5 Stocks to Buy According to Michael Rothenberg’s Moab Capital

2. Air Transport Services Group Inc. (NASDAQ:ATSG)

Moab Capital’s Stake Value: $2.879 million

Percentage of Moab Capital’s 13F Portfolio: 7.01%

Number of Hedge Fund Holders as of Q3 2021: 23

Air Transport Services Group Inc. (NASDAQ:ATSG) is an Ohio-based aviation holding company. The company deals with air cargo transportation domestically and internationally.

Announced in November, the company’s Q3 revenue was $465.9 million, which demonstrated year-over-year growth of 15.3% and beat consensus forecasts by $28.6 million. Similarly, the Q3 EPS of $0.6 crossed estimates by $0.14.

Based on data about the 873 hedge funds tracked by Insider Monkey, Gregg J. Powers’ Private Capital Management is the largest institutional shareholder of Air Transport Services Group Inc. (NASDAQ:ATSG), with shares worth $21 million by the end of Q3 2021. Additionally, 23 hedge funds on Insider Monkey’s database have stakes in the company as of Q3, compared with 19 in the previous quarter. The total value of these stakes is over $117 million.

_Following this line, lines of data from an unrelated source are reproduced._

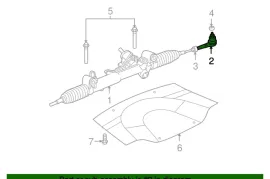 Autoparts, Suspension system and control mechanism, Rods, DODGE 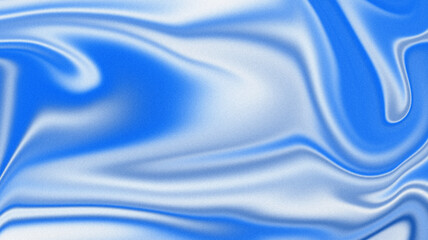 abstract blue silk background liquid texture with grains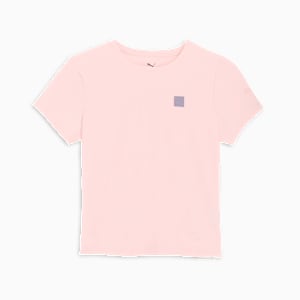 ウィメンズ ESS エレベーテッド SE 半袖 Tシャツ W, Island Pink, extralarge-JPN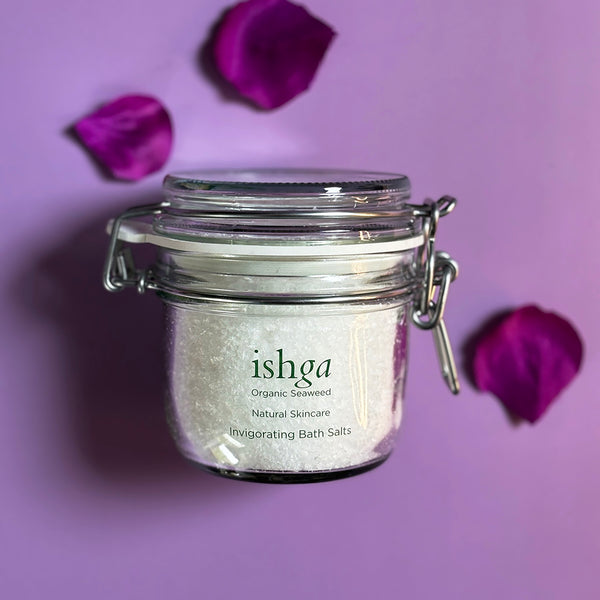 Ishga Invigorating Bath Salts 150g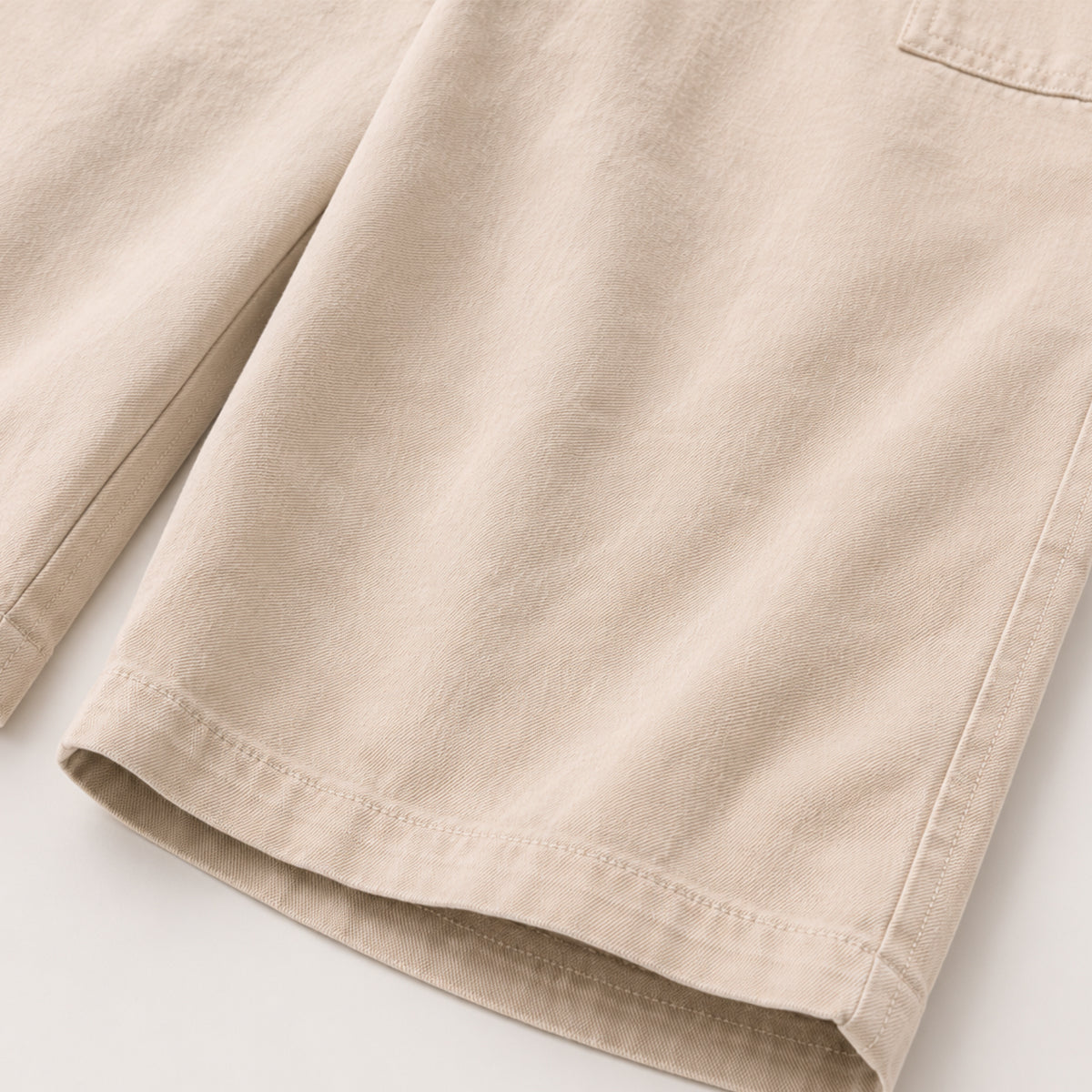 The Ischia Men’s 3/4 Elastic Waist Trendy Drawstring Shorts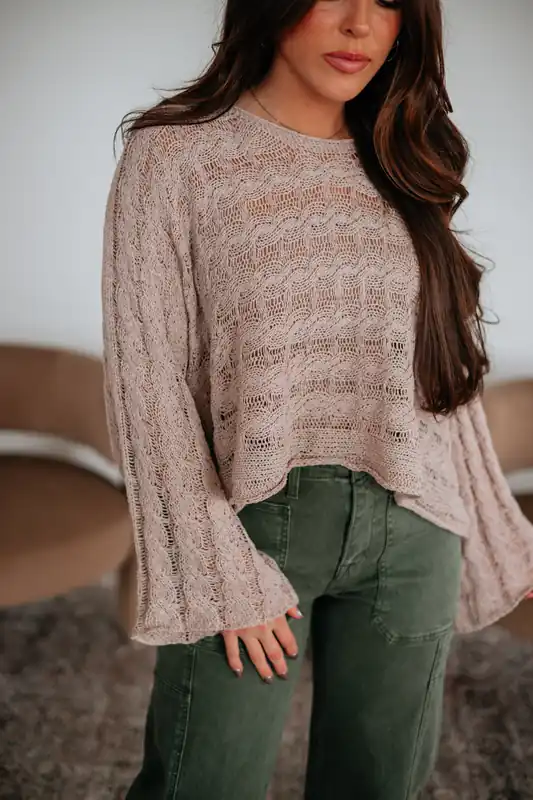 Feel The Breeze Top - POL Clothing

Bernzott Capital Advisors published its “US Small Cap Value Fund” second-quarter 2021 investor letter in which it mentioned Air Transport Services Group Inc. (NASDAQ:ATSG) and shared insights about the company. Here is what the investor letter said:

Air Transportation Services (ATSG): Demand for the company’s leased air freighters for time-definite transportation networks has been jumpstarted in recent years by e-commerce growth. The company’s order book is its strongest ever, with contract terms lengthening in some cases. This provides excellent long-term visibility with a more stable earnings profile than other transportation companies. The prospects for significant cash flow growth are bright. The company operates roughly half of Amazon’s freighters, and Amazon owns 19.5% of the company. DHL is also a significant, long-term customer. The Department of Defense is the company’s largest customer, as ATSG handles both passengers and freight for the military. This business, along with a smaller passenger charter operation, should stabilize in 2021 after pandemic-induced weakness, and shift to a tailwind in 2022. ATSG trades at just 7x EV/EBITDA and offers attractive upside potential.”